Central Pacific
parent posts best
quarter in history
The $4.3 million gain is
By Russ Lynch
bankrolled by increased loans and
deposits and a reduction in staffing
Star-BulletinCPB Inc., the parent of Central Pacific Bank that is restructuring to cut costs, today reported its highest quarterly profit in the company's 45-year history.
The bank-holding company said it had a third-quarter profit of $4.3 million, up 10.3 percent from $3.9 million in the year-earlier quarter. The per-share profit of 44 cents for the quarter ending Sept. 30 was up 15.8 percent from 38 cents a year ago because the company had fewer shares outstanding after a stock buy-back program.

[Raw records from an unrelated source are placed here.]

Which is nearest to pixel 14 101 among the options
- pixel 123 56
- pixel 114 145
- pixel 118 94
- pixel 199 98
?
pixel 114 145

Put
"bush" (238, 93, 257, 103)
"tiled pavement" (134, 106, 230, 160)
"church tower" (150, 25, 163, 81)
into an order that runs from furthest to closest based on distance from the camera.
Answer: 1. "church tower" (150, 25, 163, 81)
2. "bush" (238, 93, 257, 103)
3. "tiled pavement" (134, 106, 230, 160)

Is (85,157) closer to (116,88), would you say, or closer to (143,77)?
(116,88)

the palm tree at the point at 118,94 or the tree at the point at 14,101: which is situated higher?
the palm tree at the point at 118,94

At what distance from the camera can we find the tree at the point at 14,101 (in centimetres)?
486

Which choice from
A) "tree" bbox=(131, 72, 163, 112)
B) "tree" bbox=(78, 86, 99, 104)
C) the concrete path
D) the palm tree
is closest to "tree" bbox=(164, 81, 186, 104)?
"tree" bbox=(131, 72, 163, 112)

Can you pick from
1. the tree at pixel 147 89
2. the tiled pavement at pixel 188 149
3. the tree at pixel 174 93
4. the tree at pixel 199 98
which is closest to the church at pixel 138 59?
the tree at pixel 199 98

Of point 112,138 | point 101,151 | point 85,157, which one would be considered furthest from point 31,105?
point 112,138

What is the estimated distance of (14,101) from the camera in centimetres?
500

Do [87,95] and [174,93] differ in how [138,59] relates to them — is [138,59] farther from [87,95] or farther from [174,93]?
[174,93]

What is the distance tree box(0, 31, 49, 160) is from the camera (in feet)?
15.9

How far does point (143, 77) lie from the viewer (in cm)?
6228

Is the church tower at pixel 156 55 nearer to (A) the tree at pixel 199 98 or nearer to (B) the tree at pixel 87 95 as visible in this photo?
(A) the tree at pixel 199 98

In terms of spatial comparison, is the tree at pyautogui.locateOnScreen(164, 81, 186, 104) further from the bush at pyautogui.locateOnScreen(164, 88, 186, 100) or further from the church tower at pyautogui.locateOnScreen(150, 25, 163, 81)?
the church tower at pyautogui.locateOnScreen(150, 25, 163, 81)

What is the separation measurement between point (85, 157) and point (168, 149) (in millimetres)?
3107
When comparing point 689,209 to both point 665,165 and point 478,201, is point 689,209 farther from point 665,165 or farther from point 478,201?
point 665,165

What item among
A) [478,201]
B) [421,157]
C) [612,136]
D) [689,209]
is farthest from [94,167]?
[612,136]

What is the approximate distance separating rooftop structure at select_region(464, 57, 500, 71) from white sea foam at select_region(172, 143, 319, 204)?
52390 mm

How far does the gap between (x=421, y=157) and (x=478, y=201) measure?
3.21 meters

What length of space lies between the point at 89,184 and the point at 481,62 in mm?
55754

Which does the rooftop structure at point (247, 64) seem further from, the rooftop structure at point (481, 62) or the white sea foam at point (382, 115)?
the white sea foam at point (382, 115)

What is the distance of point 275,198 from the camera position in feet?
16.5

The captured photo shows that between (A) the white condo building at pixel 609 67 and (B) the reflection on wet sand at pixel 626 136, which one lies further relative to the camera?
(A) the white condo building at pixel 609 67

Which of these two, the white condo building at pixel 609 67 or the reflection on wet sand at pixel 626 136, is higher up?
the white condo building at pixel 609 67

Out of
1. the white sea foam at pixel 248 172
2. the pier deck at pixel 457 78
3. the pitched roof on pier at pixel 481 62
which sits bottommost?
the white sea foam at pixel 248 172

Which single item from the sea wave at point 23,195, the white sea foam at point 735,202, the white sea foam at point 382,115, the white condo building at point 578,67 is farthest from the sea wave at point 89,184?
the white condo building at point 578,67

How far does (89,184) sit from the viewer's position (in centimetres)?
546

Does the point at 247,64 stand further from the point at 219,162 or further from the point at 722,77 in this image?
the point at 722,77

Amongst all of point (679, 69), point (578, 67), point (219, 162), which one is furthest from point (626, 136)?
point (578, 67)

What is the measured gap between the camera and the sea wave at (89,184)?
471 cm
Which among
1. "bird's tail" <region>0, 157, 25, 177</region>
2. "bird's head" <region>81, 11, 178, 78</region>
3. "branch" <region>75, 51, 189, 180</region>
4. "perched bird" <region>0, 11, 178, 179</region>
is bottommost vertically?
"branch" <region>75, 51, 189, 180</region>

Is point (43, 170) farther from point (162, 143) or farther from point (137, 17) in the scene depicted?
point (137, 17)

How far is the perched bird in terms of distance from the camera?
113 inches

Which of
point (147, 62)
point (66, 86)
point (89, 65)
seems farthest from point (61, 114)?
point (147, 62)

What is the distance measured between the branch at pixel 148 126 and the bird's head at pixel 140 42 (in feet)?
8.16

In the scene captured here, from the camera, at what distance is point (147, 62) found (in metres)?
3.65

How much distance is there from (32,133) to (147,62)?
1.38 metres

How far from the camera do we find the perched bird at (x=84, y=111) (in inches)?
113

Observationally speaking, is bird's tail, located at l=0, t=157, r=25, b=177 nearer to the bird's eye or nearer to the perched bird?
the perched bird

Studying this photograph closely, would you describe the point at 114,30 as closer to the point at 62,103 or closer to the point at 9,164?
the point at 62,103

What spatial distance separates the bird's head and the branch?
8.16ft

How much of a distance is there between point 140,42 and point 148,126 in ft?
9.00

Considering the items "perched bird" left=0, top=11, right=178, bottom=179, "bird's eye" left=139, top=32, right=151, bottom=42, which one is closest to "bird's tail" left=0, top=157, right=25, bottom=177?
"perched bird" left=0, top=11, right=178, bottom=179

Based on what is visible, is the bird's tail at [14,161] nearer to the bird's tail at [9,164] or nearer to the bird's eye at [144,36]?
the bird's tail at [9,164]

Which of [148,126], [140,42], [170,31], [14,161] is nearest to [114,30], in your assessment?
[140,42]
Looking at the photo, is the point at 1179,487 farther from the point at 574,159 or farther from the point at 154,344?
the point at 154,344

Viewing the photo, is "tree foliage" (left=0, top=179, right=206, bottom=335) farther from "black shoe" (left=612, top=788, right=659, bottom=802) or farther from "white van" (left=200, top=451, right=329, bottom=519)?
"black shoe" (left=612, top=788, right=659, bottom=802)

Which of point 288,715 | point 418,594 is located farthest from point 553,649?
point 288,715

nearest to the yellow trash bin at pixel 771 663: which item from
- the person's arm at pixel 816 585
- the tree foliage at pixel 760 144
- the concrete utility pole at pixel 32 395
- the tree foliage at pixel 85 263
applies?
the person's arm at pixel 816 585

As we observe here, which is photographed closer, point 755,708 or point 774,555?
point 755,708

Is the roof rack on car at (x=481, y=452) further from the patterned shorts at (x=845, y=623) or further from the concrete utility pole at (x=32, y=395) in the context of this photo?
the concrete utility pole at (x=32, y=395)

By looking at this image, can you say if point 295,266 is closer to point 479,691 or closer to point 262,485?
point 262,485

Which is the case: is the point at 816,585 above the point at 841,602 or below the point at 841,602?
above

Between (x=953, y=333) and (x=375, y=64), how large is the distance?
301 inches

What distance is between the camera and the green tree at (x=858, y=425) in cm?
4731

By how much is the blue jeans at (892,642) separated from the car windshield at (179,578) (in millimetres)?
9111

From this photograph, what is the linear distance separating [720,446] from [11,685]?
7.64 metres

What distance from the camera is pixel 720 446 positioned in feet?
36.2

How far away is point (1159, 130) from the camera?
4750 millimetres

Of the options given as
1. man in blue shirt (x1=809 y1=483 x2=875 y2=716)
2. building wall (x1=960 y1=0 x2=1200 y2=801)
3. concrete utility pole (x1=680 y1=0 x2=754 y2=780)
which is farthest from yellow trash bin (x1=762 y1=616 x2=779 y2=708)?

Honolulu-based CPB said the profit was partly due to increased net interest income, achieved through a higher volume of loans and deposits, and a larger interest spread, the difference between the income from lending money and the cost of borrowing it.
In August, CPB announced a restructuring plan designed to improve efficiencies that would cut about 10 percent of its nearly 600 jobs over the next three years.
In today's earnings announcement, CPB said a reduction in staff and income from fees also helped boost its bottom line. Nonperforming and delinquent loans were down 28.2 percent at $17.1 million, from a year-earlier $23.8 million.
At the end of September, CPB had assets of $1.6 billion, up 5.3 percent from $1.52 billion a year earlier. Deposits of $1.26 billion were up 5.9 percent from $1.19 billion at the end of the 1998 quarter, and net loans of $1.14 billion were up 9.6 percent from $1.04 billion. Central Pacific Bank is the third largest bank in the state, behind the Bank of Hawaii and First Hawaiian Bank.